Integration Constraints

Per the guidance of the California Public Utilities Commission (CPUC), the utilities collaborated and developed a common set of constraints on integration capacity. The distribution system is designed to operate below equipment thermal limits, maintain voltage within acceptable bounds, avoid compromising protection schemes, and function safely. Therefore, each circuit segment was evaluated to determine the maximum amount of DER that can be connected to the existing electric systems without violating these rules. Southern California Edison (SCE) performed this analysis on a set of representative feeders and extrapolated the results to its entire service territory while Pacific Gas and Electric (PG&E) studied each individual circuit. Navigant expects that the next iteration of the DRP filings will require individual circuit analysis. In addition, there are plans to extend the set of evaluated criteria, as well as include an assessment of hosting capacity during expected switching operations and abnormal conditions.

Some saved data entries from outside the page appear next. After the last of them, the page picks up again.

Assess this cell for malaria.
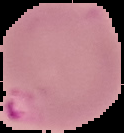

Parasitized.

From a thin blood smear. The area outside the segmented cell region is set to black. Image is 124×133 pixels.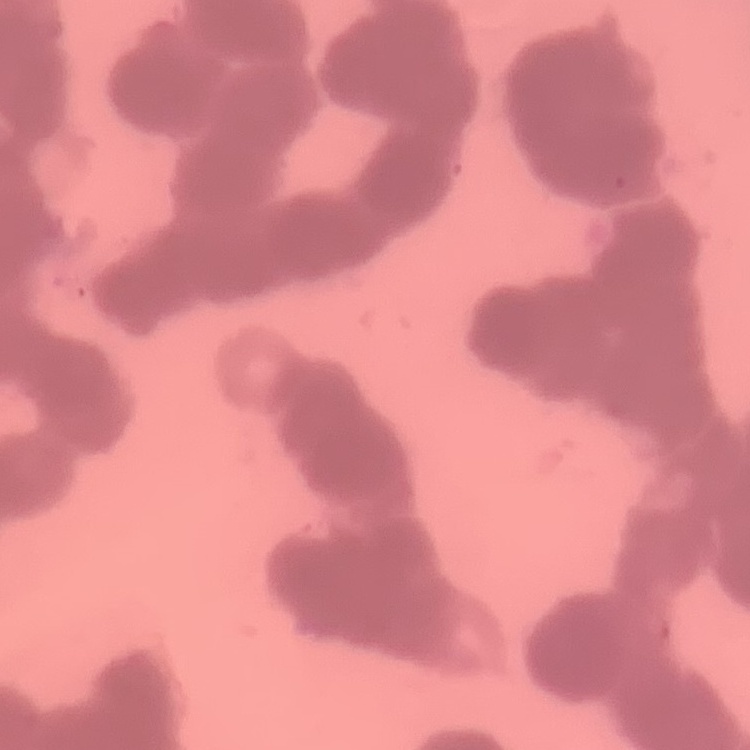

Summary:
  - Red blood cell morphology: rouleaux formation
  - Image type: one tile cut from a larger photomicrograph
  - Stain: Field's or Giemsa
  - Preparation: thin peripheral smear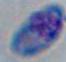

Summary:
  - Identification: Toxoplasma gondii
  - Magnification: 1000x
  - Modality: micrograph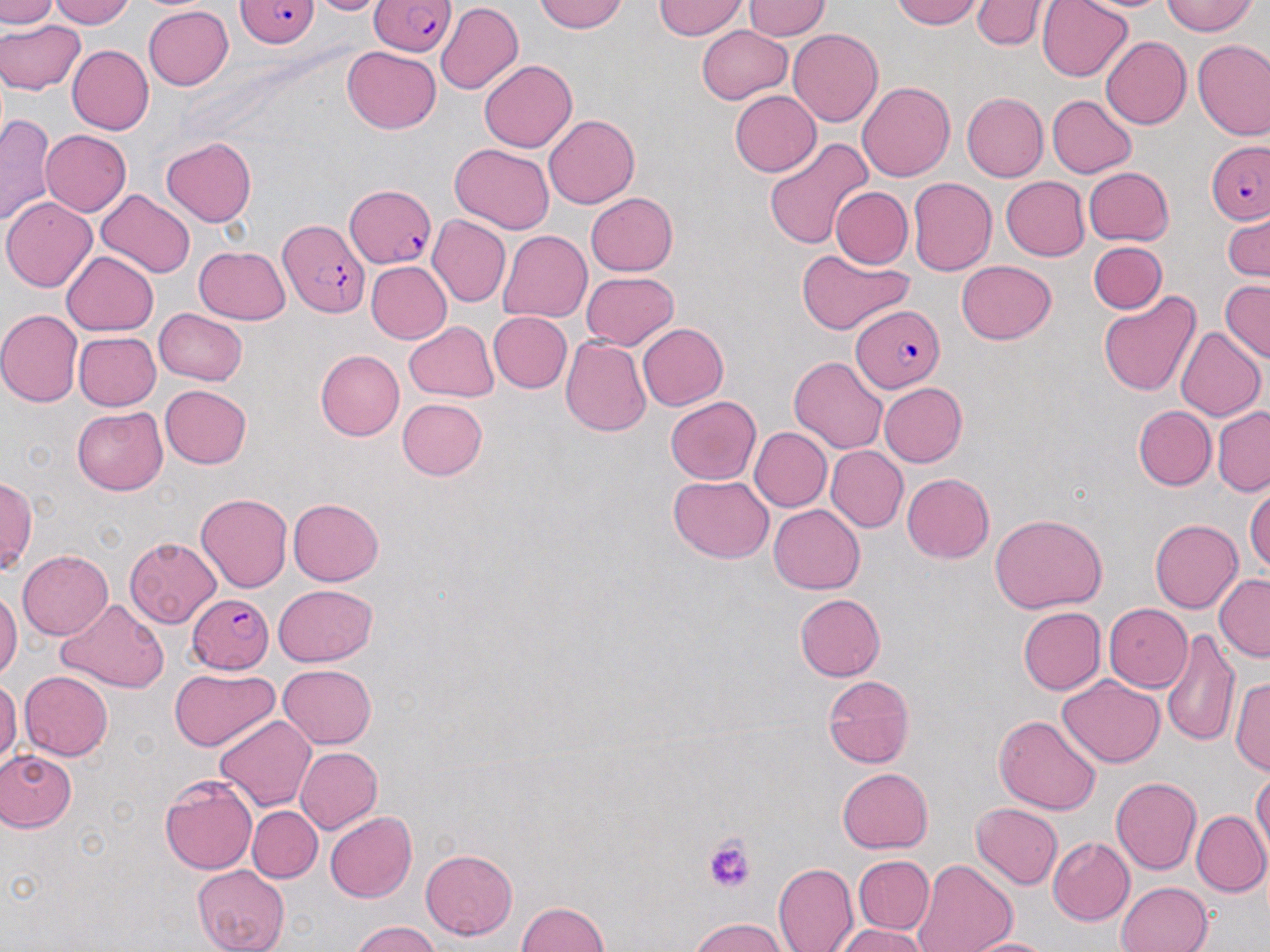 Approximate bounding boxes as (x1, y1, x2, y2) in pixels. Uninfected red blood cell locations: (0, 0, 57, 28), (48, 0, 134, 27), (304, 0, 395, 15), (534, 0, 629, 33), (891, 0, 984, 29), (973, 0, 1047, 50), (1037, 0, 1132, 82), (1072, 0, 1176, 12), (1162, 0, 1258, 36), (655, 1, 750, 39), (740, 2, 832, 40), (436, 3, 523, 95), (143, 6, 233, 89), (0, 21, 85, 94), (697, 25, 792, 103), (788, 28, 882, 127), (1102, 37, 1191, 129), (1193, 39, 1270, 140), (67, 45, 155, 135), (342, 46, 440, 133), (479, 60, 577, 152), (857, 81, 955, 182), (730, 90, 820, 176), (961, 93, 1048, 182), (1047, 95, 1136, 177), (0, 113, 56, 226), (544, 114, 639, 210), (40, 129, 131, 216), (763, 137, 875, 251), (161, 138, 257, 226), (451, 144, 554, 232), (1083, 167, 1174, 246), (1001, 176, 1089, 261), (908, 177, 998, 276), (830, 187, 912, 268), (96, 190, 195, 278), (585, 192, 677, 276), (2, 196, 97, 291), (1224, 209, 1269, 283), (427, 215, 511, 307), (498, 231, 592, 323), (1089, 242, 1166, 314), (195, 245, 290, 324), (797, 247, 912, 336), (61, 250, 158, 335), (956, 261, 1056, 344), (367, 262, 451, 344), (581, 271, 679, 350), (1220, 279, 1270, 363), (1098, 291, 1202, 398), (154, 308, 247, 385), (0, 309, 83, 407), (488, 311, 572, 392), (404, 321, 498, 401), (638, 323, 728, 409), (1174, 326, 1266, 421), (73, 331, 161, 411), (561, 335, 652, 437), (316, 349, 404, 441), (789, 356, 887, 454), (879, 382, 967, 467), (160, 384, 252, 469), (664, 396, 761, 484), (397, 398, 488, 480), (72, 405, 168, 495), (1132, 405, 1215, 491), (1212, 405, 1270, 497), (750, 427, 831, 512), (826, 446, 907, 532), (902, 473, 994, 564), (669, 475, 774, 563), (1, 476, 35, 573), (1246, 484, 1270, 574), (195, 493, 292, 593), (288, 498, 383, 585), (768, 504, 864, 594), (990, 515, 1109, 615), (1149, 519, 1242, 613), (124, 537, 221, 628), (18, 550, 113, 639), (1214, 573, 1270, 661), (273, 584, 377, 666), (0, 589, 22, 679), (795, 593, 885, 681), (58, 598, 167, 692), (1104, 604, 1192, 690), (1018, 606, 1106, 694), (1161, 628, 1242, 747), (278, 664, 377, 748), (170, 667, 280, 752), (19, 671, 113, 760), (822, 674, 915, 769), (1058, 676, 1165, 767), (1230, 676, 1270, 774), (0, 677, 21, 767), (993, 714, 1101, 815), (214, 716, 316, 811), (295, 747, 382, 833), (0, 750, 76, 831), (837, 767, 933, 852), (1251, 769, 1270, 863), (160, 775, 258, 874), (1110, 776, 1201, 874), (971, 803, 1062, 889), (248, 807, 322, 883), (325, 811, 416, 903), (1191, 811, 1270, 897), (1047, 837, 1134, 926), (421, 848, 517, 939), (853, 854, 933, 934), (914, 859, 1017, 952), (772, 862, 858, 952), (192, 866, 290, 952), (1116, 881, 1213, 952), (518, 901, 609, 951), (688, 917, 788, 951), (352, 921, 438, 952), (835, 924, 928, 952), (958, 937, 1058, 952). Plasmodium falciparum-infected red blood cell locations: (235, 0, 321, 48), (372, 0, 457, 56), (1207, 140, 1270, 222), (346, 185, 437, 269), (279, 219, 370, 317), (853, 303, 946, 394), (187, 596, 274, 675). Platelet locations: (705, 835, 755, 894). Slide-level diagnosis: Plasmodium falciparum. Thin blood smear. Single field of view. Image is 1270×952 pixels. Captured at 1000x magnification. Light microscopy. May-Grünwald-Giemsa-stained preparation.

Integration Capacity Criteria

Fig 1 blog
(Source: Pacific Gas and Electric)

DER Profiles

Because each category of DER has its own effect on the grid, the utilities had to perform different calculations for each resource type. Each utility had a different approach for this task. SCE separated resources into load-reducing (PV and storage) and load-increasing (EVs and storage) resources, while PG&E considered the hourly profile of each resource type separately. As the integration metrics are driven by net load, using hourly load impact profiles for each resource type will be necessary to optimally perform the analysis in the future. San Diego Gas & Electric (SDG&E) notes that it will acquire customer demand profiles from its advanced metering infrastructure (AMI) and localized DER impact profiles in order to improve the locational granularity of its next ICA.

DER Profiles 

Fig 2 blog
(Source: Pacific Gas and Electric)

Streamlining Interconnection Processes

One of the requirements of the CPUC guidance on DRP content was consideration of the applicability of the ICA to Electric Rules 15, 16, and 21 governing EV and distributed generation interconnection requirements. Perhaps contrary to CPUC expectations, while the utilities each allowed that the results of the ICA could be used to inform the interconnection process, none allowed it to immediately replace any of the required screens for fast track analysis. An augmented iteration that includes fast-tracked circuits and estimates of locational value would strongly support the integration of distributed resources.

The approach to the ICA displays a consistent theme across the DRP filings. Despite organizing around the same principles, the outcome methodologies are different enough to portend plenty of alignment discussions heading into the 2017 filing period.